Un président jusqu’au-boutiste
Une crise gouvernementale qui met en fureur, la vieille garde du PDeCAT, en particulier Artur Mas. L’ancienne Convergencia juge « hors de contrôle » le président Puigdemont qui est entré dans une logique jusqu’au-boutiste sur la question du référendum du 1er octobre.
Le président catalan, quant à lui, déplore le manque de soutiens de son parti, voire de son gouvernement, et prend toutes ces décisions dans un relatif secret avec une cellule restreinte de conseillers. Il a de plus en plus tendance à s’éloigner du PDeCAT pour se rapprocher des éléments les plus radicaux de l’indépendantisme, notamment les députés de La Cup (extrême gauche) qui sont prêts à le suivre dans sa démarche de désobéissance absolue face à l’État espagnol.

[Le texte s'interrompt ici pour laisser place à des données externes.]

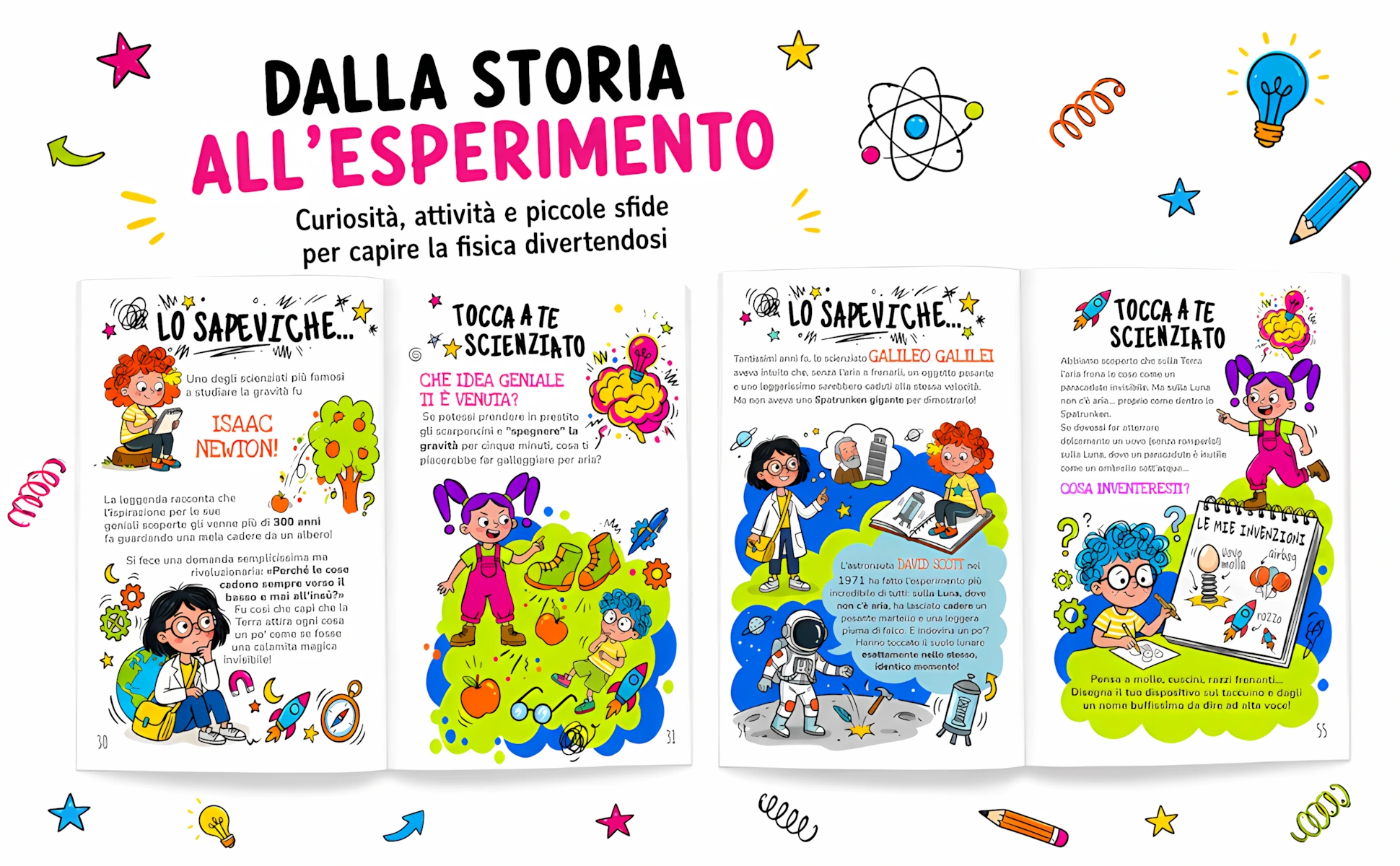 Sezioni Lo sapevi che e Tocca a te scienziato incluse nel libro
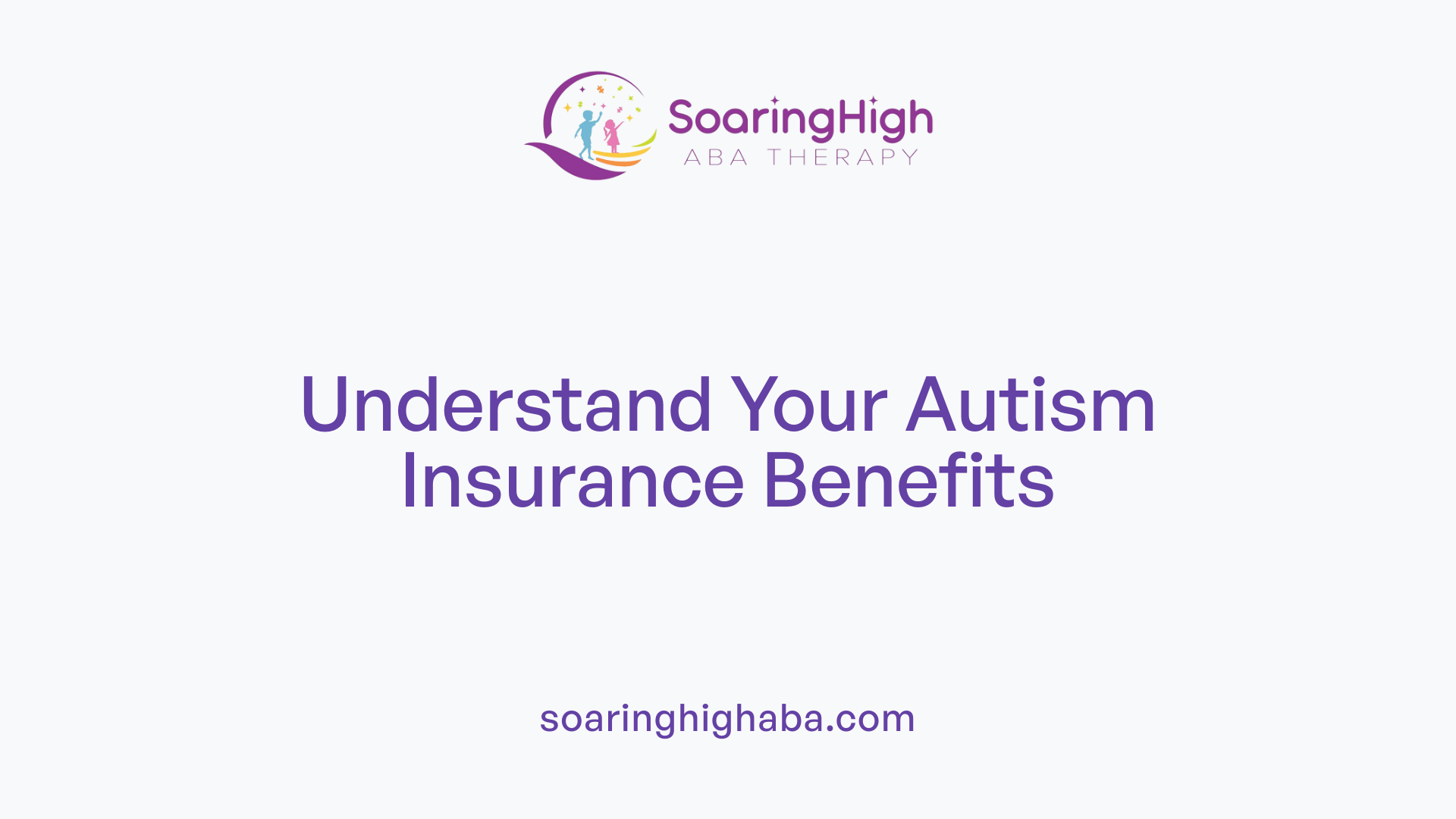 Understand Your Autism Insurance Benefits
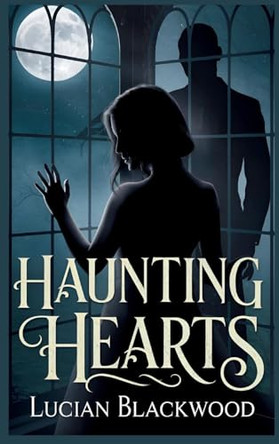 Haunting Hearts by Lucian Blackwood 9798330531806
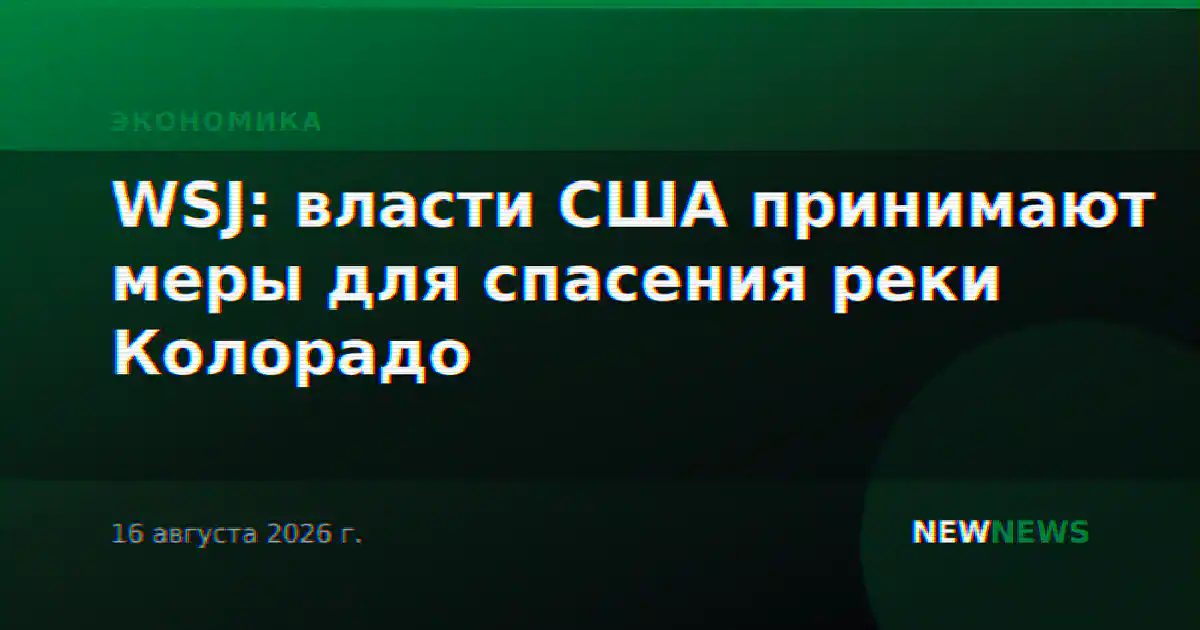 WSJ: власти США принимают меры для спасения реки Колорадо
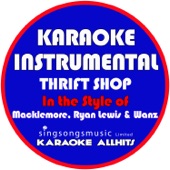 Thrift Shop (In the Style of Macklemore & Ryan Lewis & Wanz) [Karaoke Instrumental Version] artwork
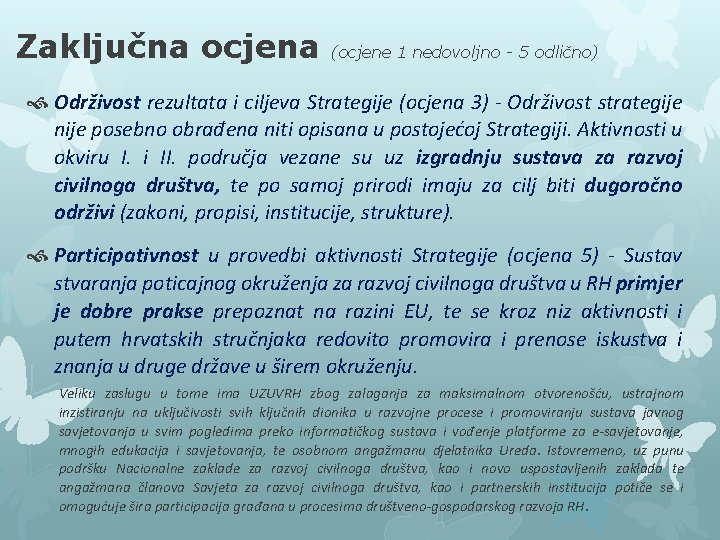 Zaključna ocjena (ocjene 1 nedovoljno - 5 odlično) Održivost rezultata i ciljeva Strategije (ocjena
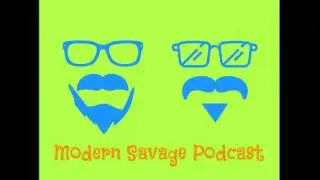 Modern Savage Podcast Episode 24; ta ta taday, junior!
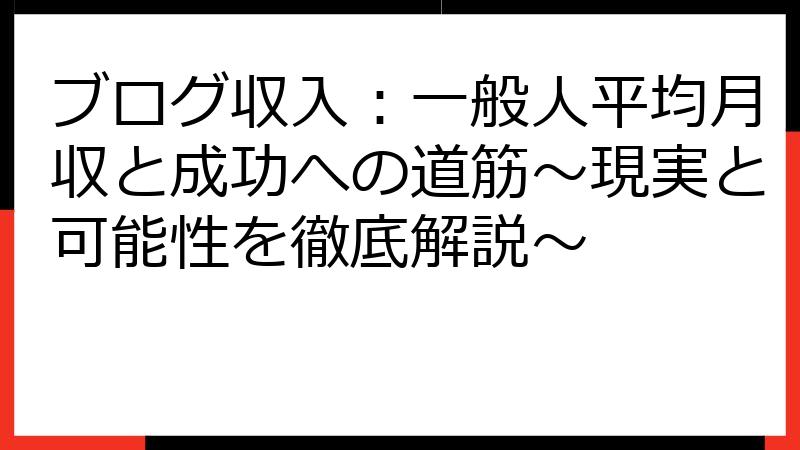 ブログ収入：一般人平均月収と成功への道筋～現実と可能性を徹底解説～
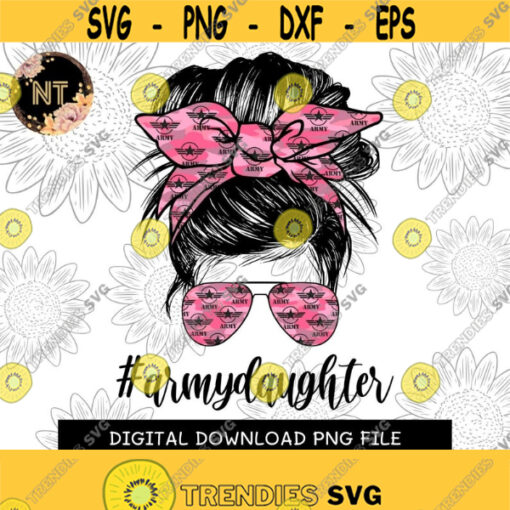 Army Daugther Life PNG Digital download PNG Image File For Sublimation or Print Design 186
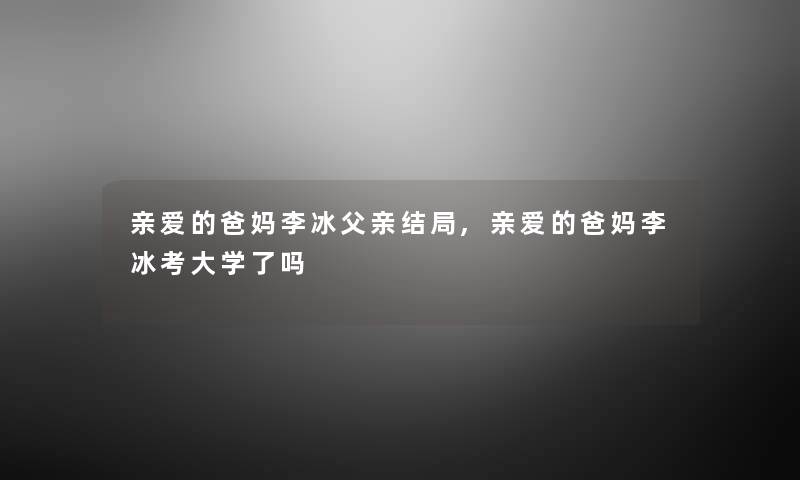 亲爱的爸妈李冰父亲结局,亲爱的爸妈李冰考大学了吗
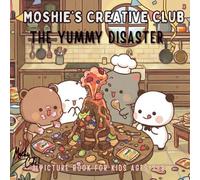 Moshie’s Creative Club:The Yummy Disaster: A Lovely Valentine's Day Book for Kids (Ages 3-8)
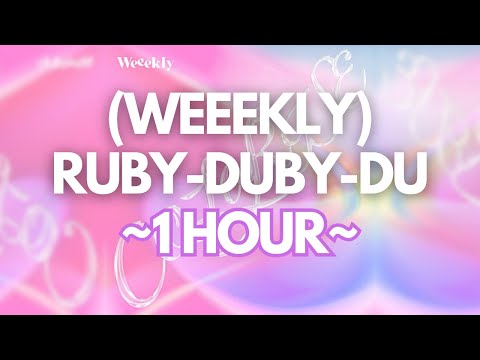 (1 HOUR) Weeekly (위클리) - RUBY-DUBY-DU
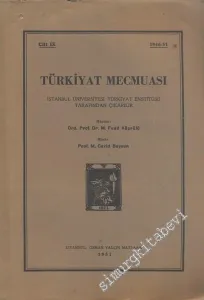 Türkiyat Mecmuası - Cilt: 9        1951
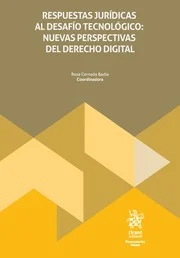 Respuestas jurdicas al desafo tecnolgico: nuevas perspectivas del Derecho Digital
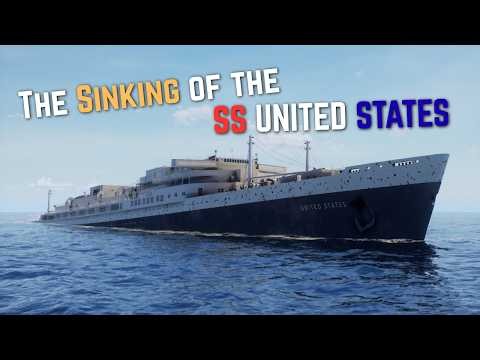 The SINKING of the SS UNITED STATES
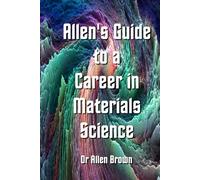 Allen's Guide to a Career in Materials Science
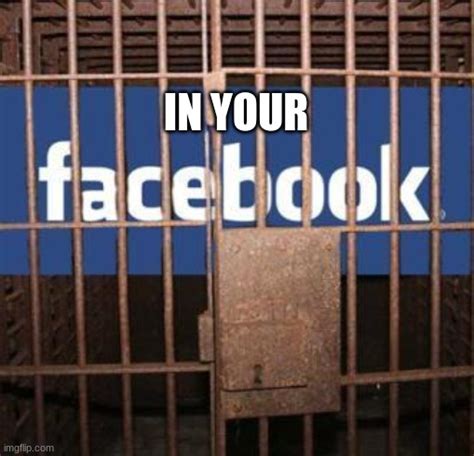 Facebook Jail Imgflip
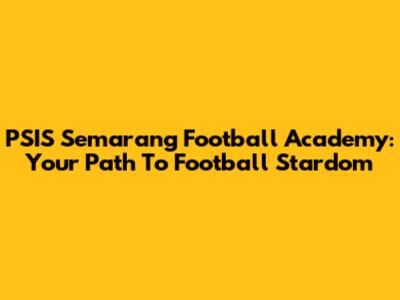 PSIS Semarang Football Academy: Your Path To Football Stardom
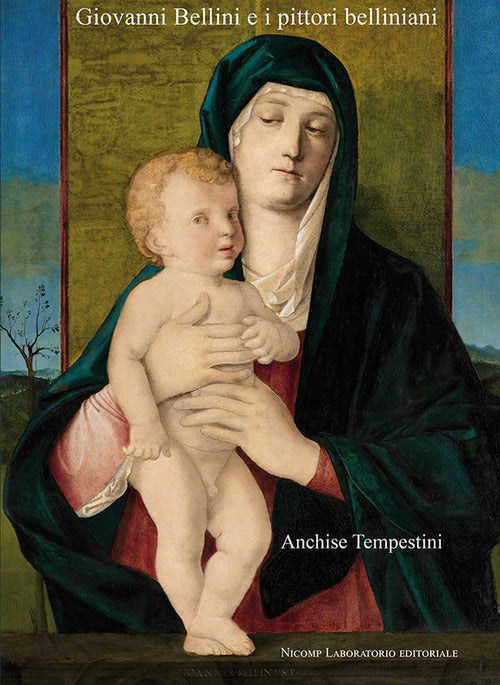 Cover of Giovanni Bellini e i pittori belliniani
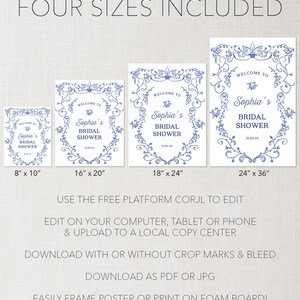 May include: Four printable bridal shower sign templates in blue and white with a floral design. The signs feature the text "Welcome to Sophia's Bridal Shower" and the date. The signs are available in four sizes: 8x10 inches, 16x20 inches, 18x24 inches, and 24x36 inches.
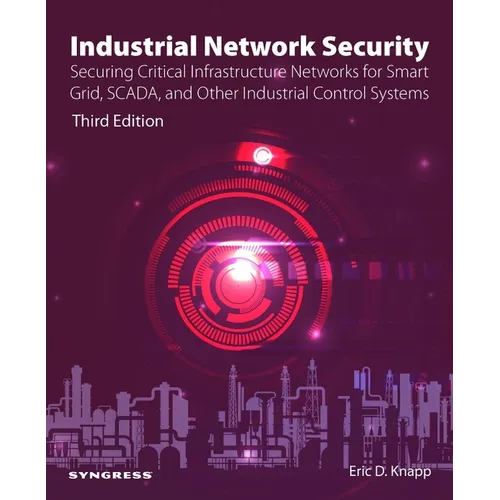 Industrial Network Security: Securing Critical Infrastructure Networks for Smart Grid, Scada, and Other Industrial Control Systems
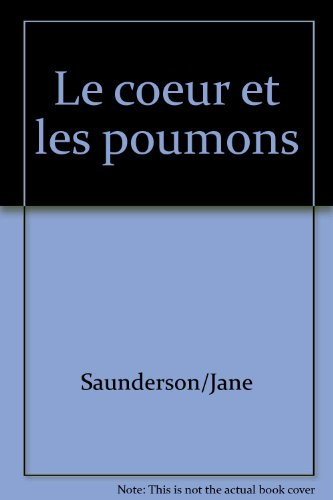Le Coeur et les poumons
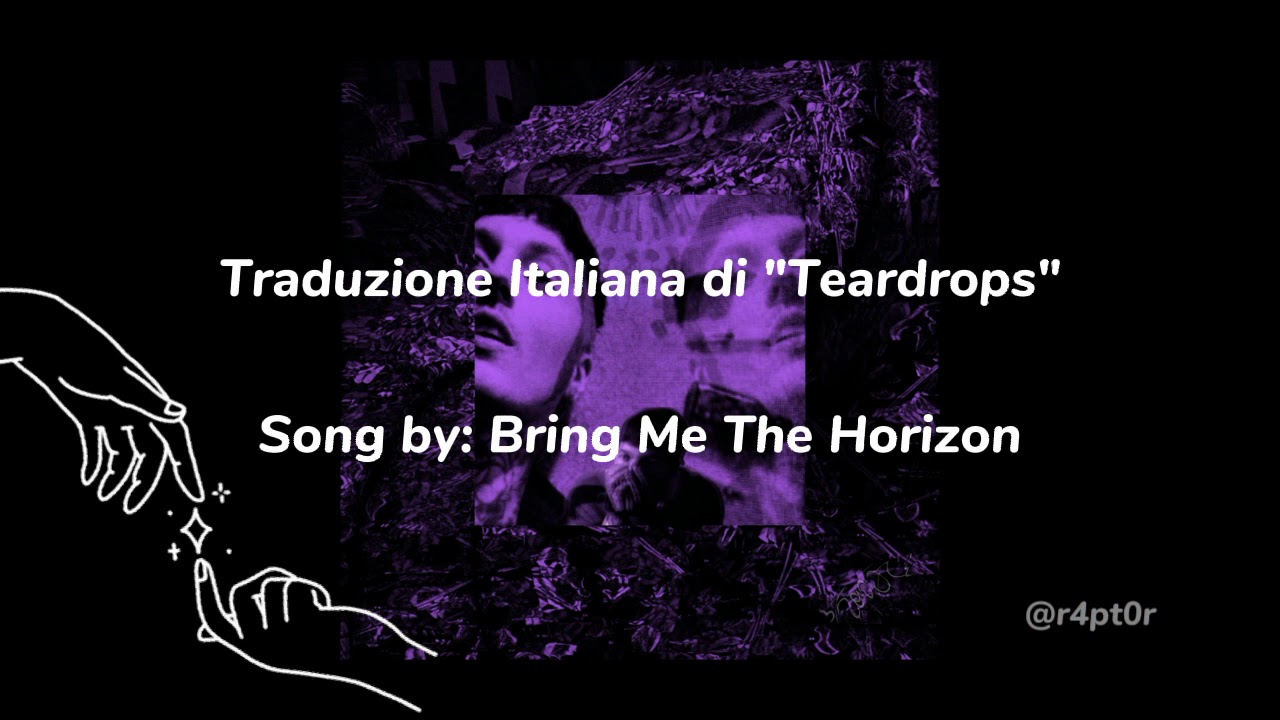 Bring Me The Horizon || Teardrops (Traduzione Italiana)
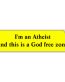 im an atheist and this is a god free zone bumper sticker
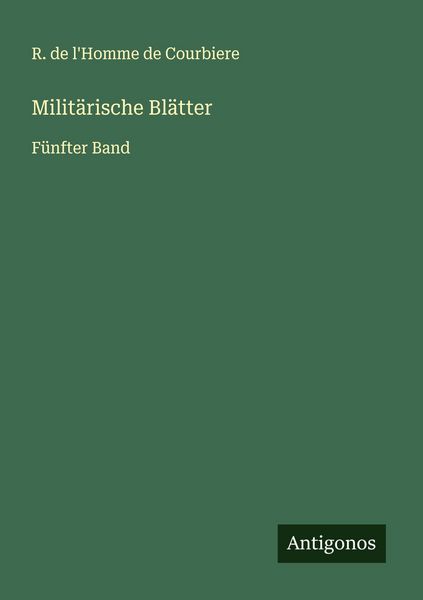 Militärische Blätter, Taschenbuch von R. de l'Homme de Courbiere, Antigonos Verlag, 9783563309698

Ce matin lors d’une conférence de presse, Carles Puigdemont a rappelé que la Catalogne « vivait une législature extraordinaire, qui a commencé de façon extraordinaire en janvier 2016 et qui se terminera de façon extraordinaire avec le référendum du 1er octobre ». Pas sûr que d’ici cette date, le gouvernement ne traverse de nouvelles crises.